Arrivammo in due salti alla sede del Consolato; in faccia alla porta una folla innumerevole di popolani chiassava, si agitava, gestiva; qualcuno, senza far tanti discorsi, si era già messa la camicia rossa sotto la giacchetta; un andare o venire, un rimescolarsi continuo, un'accalcarsi intorno a qualche povera vittima che esciva dal portone, un vociar di ragazzi che a capanelli osservavano la scena, e gridavano incessantamente: Viva Garibaldi…. Per una spedizione fatta in tutta segretezza il principio non poteva esser migliore!

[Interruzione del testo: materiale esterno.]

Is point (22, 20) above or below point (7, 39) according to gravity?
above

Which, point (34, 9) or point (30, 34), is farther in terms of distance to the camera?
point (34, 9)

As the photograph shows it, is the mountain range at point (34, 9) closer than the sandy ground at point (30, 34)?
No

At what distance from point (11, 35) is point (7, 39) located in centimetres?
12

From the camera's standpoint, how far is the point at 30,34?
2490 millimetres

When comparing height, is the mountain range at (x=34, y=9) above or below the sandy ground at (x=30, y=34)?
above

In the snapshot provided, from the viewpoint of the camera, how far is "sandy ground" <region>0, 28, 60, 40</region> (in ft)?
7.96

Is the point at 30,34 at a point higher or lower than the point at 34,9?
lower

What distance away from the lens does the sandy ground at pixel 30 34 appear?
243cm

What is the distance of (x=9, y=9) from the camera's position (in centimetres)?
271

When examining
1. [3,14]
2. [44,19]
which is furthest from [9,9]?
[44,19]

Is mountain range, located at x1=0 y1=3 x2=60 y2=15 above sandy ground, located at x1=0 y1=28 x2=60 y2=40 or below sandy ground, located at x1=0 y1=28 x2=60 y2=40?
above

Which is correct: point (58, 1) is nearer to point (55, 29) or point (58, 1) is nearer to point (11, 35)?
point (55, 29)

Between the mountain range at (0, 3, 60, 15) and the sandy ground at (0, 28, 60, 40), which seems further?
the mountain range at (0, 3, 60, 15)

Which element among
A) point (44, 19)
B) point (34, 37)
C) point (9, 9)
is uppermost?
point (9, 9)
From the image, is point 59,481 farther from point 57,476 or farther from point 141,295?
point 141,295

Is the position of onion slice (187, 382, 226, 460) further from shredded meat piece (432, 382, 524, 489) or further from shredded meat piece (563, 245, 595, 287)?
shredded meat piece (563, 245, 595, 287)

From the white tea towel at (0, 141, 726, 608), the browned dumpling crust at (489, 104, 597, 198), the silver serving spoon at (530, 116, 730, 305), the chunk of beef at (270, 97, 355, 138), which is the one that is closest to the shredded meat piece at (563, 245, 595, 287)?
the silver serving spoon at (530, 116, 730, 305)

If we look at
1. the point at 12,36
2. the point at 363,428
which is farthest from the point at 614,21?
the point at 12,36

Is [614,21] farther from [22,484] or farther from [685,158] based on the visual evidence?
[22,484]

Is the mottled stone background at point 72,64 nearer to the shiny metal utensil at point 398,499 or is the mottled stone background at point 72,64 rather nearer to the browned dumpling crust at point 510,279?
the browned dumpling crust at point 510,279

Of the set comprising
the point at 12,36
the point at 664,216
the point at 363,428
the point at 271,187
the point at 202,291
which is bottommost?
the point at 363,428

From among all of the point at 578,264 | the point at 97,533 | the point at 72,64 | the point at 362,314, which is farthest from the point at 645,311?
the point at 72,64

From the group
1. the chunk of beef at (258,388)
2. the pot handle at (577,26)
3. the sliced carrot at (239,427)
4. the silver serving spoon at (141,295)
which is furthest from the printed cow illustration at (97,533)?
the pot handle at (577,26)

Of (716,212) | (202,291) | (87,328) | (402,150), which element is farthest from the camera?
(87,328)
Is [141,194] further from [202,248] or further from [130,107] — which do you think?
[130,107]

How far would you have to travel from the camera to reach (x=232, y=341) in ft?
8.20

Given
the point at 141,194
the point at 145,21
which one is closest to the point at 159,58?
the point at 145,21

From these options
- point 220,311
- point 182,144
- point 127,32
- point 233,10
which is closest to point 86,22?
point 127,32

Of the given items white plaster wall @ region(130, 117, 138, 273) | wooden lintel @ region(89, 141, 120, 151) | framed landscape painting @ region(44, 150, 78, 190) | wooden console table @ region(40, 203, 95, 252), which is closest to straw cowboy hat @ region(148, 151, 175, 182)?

—Ma che vi è dunque?—Domandai a un mio compagno.
—Il console non si fa vedere, il cancelliere, nuovo Pilato, dice che se ne lava le mani, e tutta questa gente è rimasta come la celebre statua di Tenete.
—E che abbiamo da fare?
—Va tu, che sai alla meglio bestemmiare un po' di francese, scongiura quella gente a prendere una decisione; lo vedi meglio di me, qui, se non si schizza tutti in domo Petri è un vero miracolo.
Con quale animo andassi, se lo può di leggieri immaginare il lettore; chi ben comincia è alla metà dell'opera, dicevano i nostri nonni che non era baggei, e cominciare peggio di noi, credo, sarebbe stata cosa impossibile.
Mi feci annunziare al cancelliere, e poco dopo venivo introdotto.